Standing on the surface of a small spherical moon whose radius is \(6.30 \cdot 10^{4} \mathrm{~m}\) and whose mass is \(8.00 \cdot 10^{18} \mathrm{~kg}\) an astronaut throws a rock of mass 2.00 kg straight upward with an initial speed \(40.0 \mathrm{~m} / \mathrm{s}\). (This moon is too small to have an atmosphere.) What maximum height above the surface of the moon will the rock reach?

We have the Universal Law of Gravitation: \[F = G \frac{m_1 m_2}{r^2}\] And the potential energy is given by: \[U = -G \frac{m_1 m_2}{r}\] Here, \(G\) is the gravitational constant, \(m_1\) and \(m_2\) are the masses of the moon and the rock, respectively, and \(r\) is the distance between their centers. The initial kinetic energy (at the moon's surface) can be calculated as: \[K_i = \frac{1}{2} m v^2\] where \(m\) is the mass of the rock, and \(v\) is its initial speed. Now, we will apply the conservation of mechanical energy, i.e., \[K_i + U_i = U_f\] where \(K_i\) is the initial kinetic energy, \(U_i\) is the initial gravitational potential energy, and \(U_f\) is the final gravitational potential energy at the maximum height.

When the astronaut throws the rock from the surface of the moon, the distance between the centers is equal to the moon's radius, \(R\).
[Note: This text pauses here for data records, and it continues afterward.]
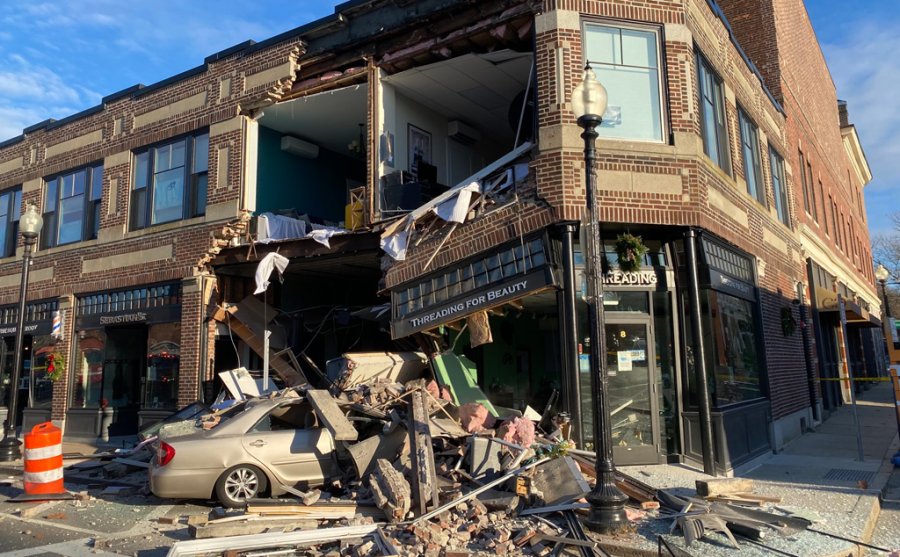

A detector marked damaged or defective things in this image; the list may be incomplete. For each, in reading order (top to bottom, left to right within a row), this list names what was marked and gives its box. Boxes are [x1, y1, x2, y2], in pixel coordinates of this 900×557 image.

crashed car [149, 394, 340, 506]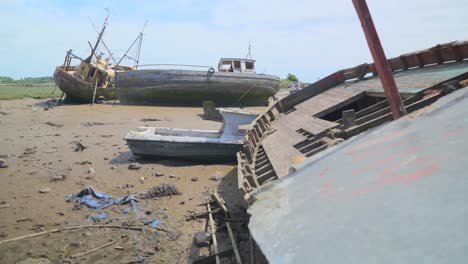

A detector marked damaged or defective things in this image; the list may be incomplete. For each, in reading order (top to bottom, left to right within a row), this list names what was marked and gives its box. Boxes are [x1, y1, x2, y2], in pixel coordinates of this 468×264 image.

rusty shipwreck hull [53, 66, 117, 102]
rusty shipwreck hull [116, 69, 282, 106]
rusty metal pole [352, 0, 406, 118]
rusty metal mast [352, 0, 406, 118]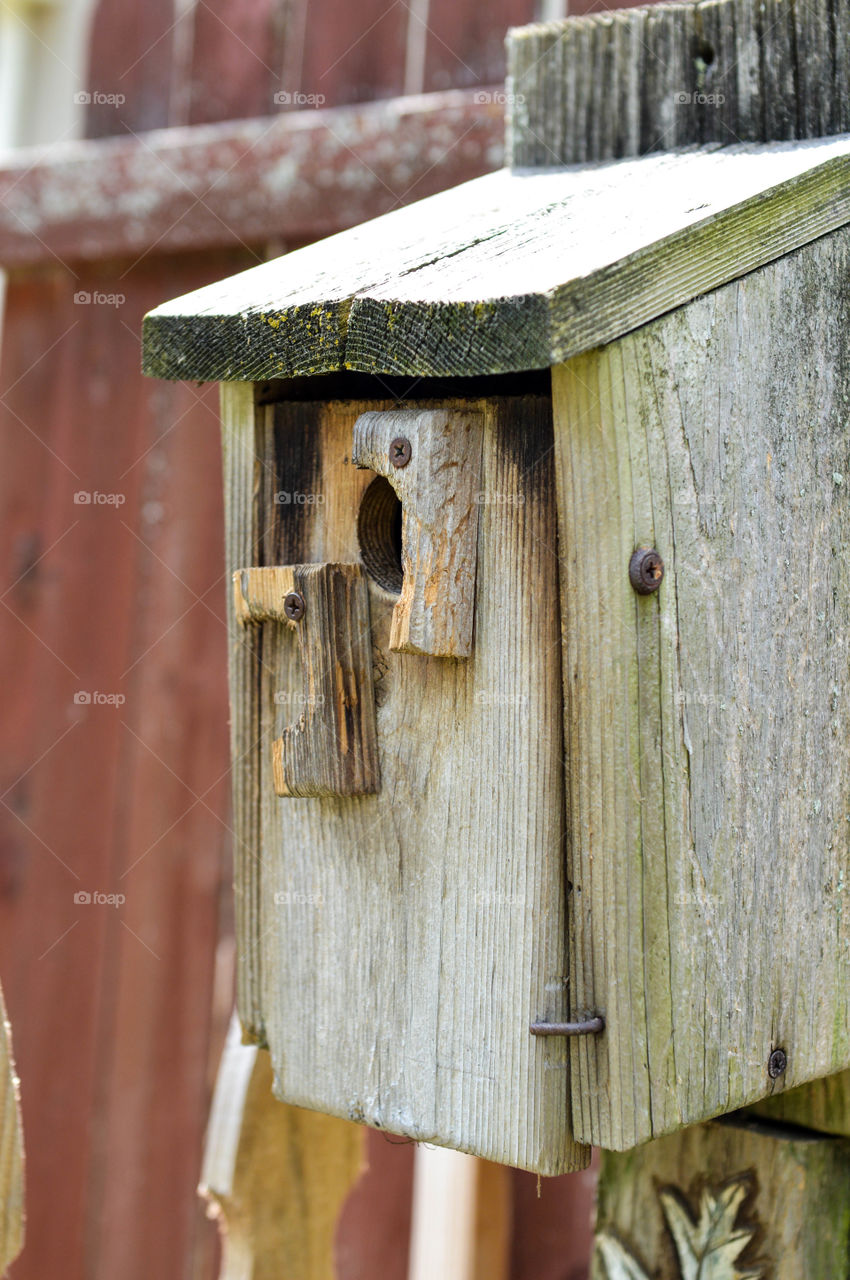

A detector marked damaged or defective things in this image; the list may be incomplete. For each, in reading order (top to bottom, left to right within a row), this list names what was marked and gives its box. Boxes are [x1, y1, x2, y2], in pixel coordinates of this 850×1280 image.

So, the initial gravitational potential energy is: \[U_i = -G \frac{M m}{R}\] Substitute the given values: \[U_i = - (\text{6.674}\times 10^{-11} \text{ Nm/kg}^2) \frac{(8.00 \times 10^{18} \text{ kg})(2.00 \text{ kg})}{(6.30 \times 10^4 \text{ m})}\] Calculate \(U_i\): \[U_i = -1.681 \times 10^7 \text{ J}\]

Using the initial speed given, we can calculate the initial kinetic energy: \[K_i = \frac{1}{2}m v^2\] Substituting the values: \[K_i = \frac{1}{2}(2.00 \text{ kg})(40.0 \text{ m/s})^2\] Calculate \(K_i\): \[K_i = 1.600 \times 10^3 \text{ J}\]

We know that \(K_i + U_i = U_f\), hence: \[1.600 \times 10^3 \text{ J} - 1.681 \times 10^7 \text{ J} = -G \frac{(8.00 \times 10^{18}\text{ kg})(2.00\text{ kg})}{R_f}\] Solving for \(R_f\): \[R_f = \frac{(8.00 \times 10^{18}\text{ kg})(2.00\text{ kg})(\text{6.674}\times 10^{-11} \text{ Nm/kg}^2)}{1.681 \times 10^7 \text{ J} - 1.600 \times 10^3 \text{ J}}\] Calculate \(R_f\): \[R_f = 6.326 \times 10^4 \text{ m}\]

Now that we have the final radius, we can calculate the maximum height the rock reaches above the moon's surface by subtracting the moon's radius from the final radius: \[H = R_f - R \] Substitute the values: \[H = (6.326 \times 10^4 \text{ m}) - (6.30 \times 10^4 \text{ m})\] Calculate \(H\): \[H = 260 \text{ m}\] The maximum height above the surface of the moon is 260 meters.